Highly recommended. Business immigration cases benefit from structured legal review — the paperwork is complex and the stakes are high.
You might want a licensed immigration professional in these cases:
- Always recommended for this pathway
- Your business concept is unusual or crosses multiple industries
- You have prior refusals or inadmissibility concerns
- You have a complex corporate structure
- You are applying with multiple co-founders requiring coordination
Business immigration lawyers with Start-Up Visa experience typically charge CAD 10,000–20,000. Worth the investment for this route.
Frequently asked questions
Do I need to invest my own money?
Not directly. The required investment comes from the designated organization (VC fund minimum CAD 200k). But practically, incubators expect you to have enough savings for 6–12 months before the business generates income.
Can 5 co-founders really all get PR?
Yes. Up to 5 co-founders per qualifying business. Each must hold 10%+ voting rights and actively manage the business.
What if my business fails after I get PR?
You keep your PR. The Start-Up Visa grants PR on arrival — it is not tied to ongoing business success.
What industries get approved most?
Tech (SaaS, fintech, AI), biotech, cleantech, and advanced manufacturing dominate approvals. Traditional retail or services struggle to show “innovation.”
Which provinces are best?
Toronto (Ontario), Vancouver (BC), and Montreal (Quebec) have the densest VC and incubator ecosystems. Toronto has the highest concentration of designated organizations.
Can I work on other jobs while building my startup?
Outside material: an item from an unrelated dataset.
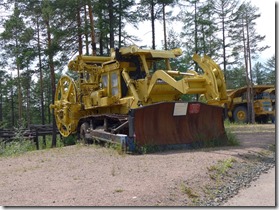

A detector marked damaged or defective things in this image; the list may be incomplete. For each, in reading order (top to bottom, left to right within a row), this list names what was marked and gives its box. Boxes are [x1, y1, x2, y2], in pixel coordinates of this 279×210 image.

rusty blade [133, 101, 228, 146]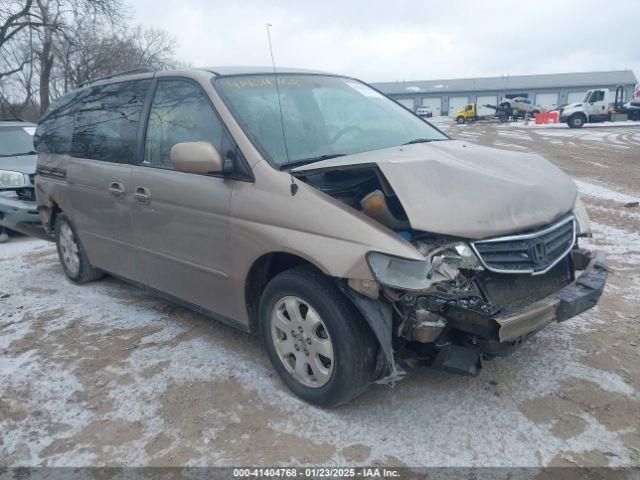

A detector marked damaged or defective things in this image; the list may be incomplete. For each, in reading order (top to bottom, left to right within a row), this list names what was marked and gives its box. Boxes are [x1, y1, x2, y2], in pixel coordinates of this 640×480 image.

Yes. You have full PR work rights from day one. Many founders take consulting or other work for income during the ramp phase.
How is my business plan evaluated?
By IRCC’s peer review panel — independent business experts. They check that the business is genuinely innovative, viable, scalable, and that founders have the skills to execute.
What is the cap and how does it affect processing?
Cap is ~3,500 applications per year (~1,750 primary applicants + dependents). Backlog grows when demand exceeds cap. IRCC prioritizes VC-backed applications.